The paper also recommends soliciting qualitative feedback from those who have participated in user studies, not least because this can potentially expose false assumptions on the part of the researchers.

‘These may help debug the study, but they may also reveal unexpected facets of the output that influenced users’ ratings. Was the participant “very unsatified” [sic] with the output because it was unrealistic, not aesthetic, biased, or for some other reason?

‘Without qualitative information, the researcher may work on refining the algorithm to be more realistic, instead of addressing the underlying user problem.'

As with many of the recommendations throughout the paper, this particular recommendation involves further expenditure of time and money on the part of researchers, in a culture which, the work observes, is defaulting to rapid and practically obligatory crowdsourced user studies, which are usually fairly cheap, and which conform to an emerging study-driven culture that the paper criticizes throughout.

Over-Studied

The paper suggests that user studies are becoming a kind of ‘minimum requirement' in the pre-print computer vision community, even in cases where a study cannot be reasonably formulated (for instance, with an idea so novel or marginal that there is no ‘like-for-like' analysis to conduct, and which may not be susceptible to any reasonable metric that could yield meaningful results in a user study).

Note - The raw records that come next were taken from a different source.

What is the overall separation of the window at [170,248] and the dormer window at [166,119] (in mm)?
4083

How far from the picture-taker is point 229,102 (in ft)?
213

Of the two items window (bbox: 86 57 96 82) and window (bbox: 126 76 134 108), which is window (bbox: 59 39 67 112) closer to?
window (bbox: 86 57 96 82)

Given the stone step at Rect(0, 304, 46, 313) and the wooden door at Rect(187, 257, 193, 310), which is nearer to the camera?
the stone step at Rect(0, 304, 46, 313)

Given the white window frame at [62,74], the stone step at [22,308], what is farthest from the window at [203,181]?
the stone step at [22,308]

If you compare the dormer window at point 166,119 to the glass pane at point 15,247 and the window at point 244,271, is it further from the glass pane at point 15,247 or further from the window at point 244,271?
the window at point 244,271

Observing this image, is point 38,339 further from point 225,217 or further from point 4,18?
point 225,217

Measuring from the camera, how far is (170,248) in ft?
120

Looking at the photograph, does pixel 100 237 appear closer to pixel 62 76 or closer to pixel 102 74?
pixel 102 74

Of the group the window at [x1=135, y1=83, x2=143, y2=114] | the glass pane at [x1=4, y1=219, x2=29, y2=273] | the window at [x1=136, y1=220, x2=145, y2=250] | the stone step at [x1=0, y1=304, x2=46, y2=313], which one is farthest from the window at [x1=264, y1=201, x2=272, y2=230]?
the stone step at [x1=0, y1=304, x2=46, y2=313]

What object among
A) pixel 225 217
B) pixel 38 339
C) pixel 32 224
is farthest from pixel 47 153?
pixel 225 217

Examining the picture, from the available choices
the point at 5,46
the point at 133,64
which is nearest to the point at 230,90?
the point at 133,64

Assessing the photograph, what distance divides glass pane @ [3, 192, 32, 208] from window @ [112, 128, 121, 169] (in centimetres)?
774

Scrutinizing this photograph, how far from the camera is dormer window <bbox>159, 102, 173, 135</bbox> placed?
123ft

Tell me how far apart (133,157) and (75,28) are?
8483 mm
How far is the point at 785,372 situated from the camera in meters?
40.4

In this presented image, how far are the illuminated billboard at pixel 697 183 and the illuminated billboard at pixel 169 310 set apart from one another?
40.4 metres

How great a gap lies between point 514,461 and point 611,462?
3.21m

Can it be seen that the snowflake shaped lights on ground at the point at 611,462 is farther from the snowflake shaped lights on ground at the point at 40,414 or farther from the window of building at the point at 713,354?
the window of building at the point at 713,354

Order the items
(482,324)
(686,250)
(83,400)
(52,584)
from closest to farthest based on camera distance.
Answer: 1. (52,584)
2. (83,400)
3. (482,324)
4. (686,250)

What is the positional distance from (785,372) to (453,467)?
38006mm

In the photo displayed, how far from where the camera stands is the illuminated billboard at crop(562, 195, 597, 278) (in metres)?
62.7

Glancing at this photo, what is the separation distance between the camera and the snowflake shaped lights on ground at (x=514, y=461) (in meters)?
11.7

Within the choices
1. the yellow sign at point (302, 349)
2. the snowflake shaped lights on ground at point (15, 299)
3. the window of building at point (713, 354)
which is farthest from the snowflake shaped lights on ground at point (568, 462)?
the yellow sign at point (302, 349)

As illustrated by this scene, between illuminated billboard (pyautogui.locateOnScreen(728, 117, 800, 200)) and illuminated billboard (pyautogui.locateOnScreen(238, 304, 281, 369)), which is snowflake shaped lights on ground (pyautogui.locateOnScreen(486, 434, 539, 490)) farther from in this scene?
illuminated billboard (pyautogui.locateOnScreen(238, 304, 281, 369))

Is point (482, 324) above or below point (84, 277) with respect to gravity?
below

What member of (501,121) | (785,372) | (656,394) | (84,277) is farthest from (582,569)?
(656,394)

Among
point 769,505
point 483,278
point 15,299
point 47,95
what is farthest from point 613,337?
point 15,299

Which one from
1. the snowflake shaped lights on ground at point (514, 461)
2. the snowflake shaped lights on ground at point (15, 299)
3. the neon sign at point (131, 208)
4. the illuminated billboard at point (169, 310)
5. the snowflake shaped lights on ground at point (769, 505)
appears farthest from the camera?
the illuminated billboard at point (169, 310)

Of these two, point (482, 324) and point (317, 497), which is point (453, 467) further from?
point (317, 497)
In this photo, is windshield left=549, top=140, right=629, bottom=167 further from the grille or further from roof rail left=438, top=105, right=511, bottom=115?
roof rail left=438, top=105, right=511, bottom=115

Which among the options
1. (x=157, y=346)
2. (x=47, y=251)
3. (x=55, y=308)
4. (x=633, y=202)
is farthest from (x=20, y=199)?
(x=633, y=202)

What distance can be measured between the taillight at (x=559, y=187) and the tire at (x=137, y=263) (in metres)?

As an example of ‘study bullying' (not the authors' phrase), the researchers cite the case of an ICLR 2022 paper for which peer reviews are available online (archive snapshot taken 24th June 2022; link taken directly from the new paper)^†:

‘Two reviewers gave very negative scores due, in part, to a lack of user studies. The paper was eventually accepted, accompanied by a summary chastizing the reviewers for using “user studies” as an excuse for poor reviewing, and accusing them of gatekeeping. The full discussion is worth reading.

‘The final decision noted that the submission described a software library that had been deployed for years, with thousands of users (information that was not revealed to the reviewers for anonymous review). Would the paper—which describes a highly impactful system—have been rejected if the committee had not had this information?

‘And, had the authors gone through the extra effort of contriving and performing a user study, would it have been meaningful, and would it have been enough to convince the reviewers?'

The authors state they have seen reviewers and editors impose ‘onerous evaluation requirements' on submitted papers, notwithstanding whether such evaluations would really have any meaning or value.

‘We have also observed authors and reviewers use MTurk evaluations as a crutch to avoid making hard decisions. Reviewer comments like “I can’t tell if the images are better, maybe a user study would help” are potentially harmful, encouraging authors to perform extra work that will not improve a lackluster paper.'

The authors close the paper with a central ‘call to action', for the computer vision and computer graphics communities to consider more fully their requests for user studies, instead of letting a study-driven culture develop as a rote default, notwithstanding the ‘edge cases' where some of the most interesting work may not fit some of the most profitable or fruitful research and submission pipelines.

The authors conclude:

‘[If] the primary goal of running user studies is to appease reviewers rather than to generate new learnings, the utility and validity of such user studies should be put into question by authors and reviewers alike. Penalizing work that does not contain user evaluation has the unintended consequence of incentivizing hastily done, poorly executed user research.

‘A maxim to keep in mind is that “bad user research leads to bad outcomes”, and such research will continue if reviewers continue to ask for it.'

* My conversion of the paper's inline citations to pertinent hyperlinks
^† My emphasis, not the authors'.

First published 24th June 2022.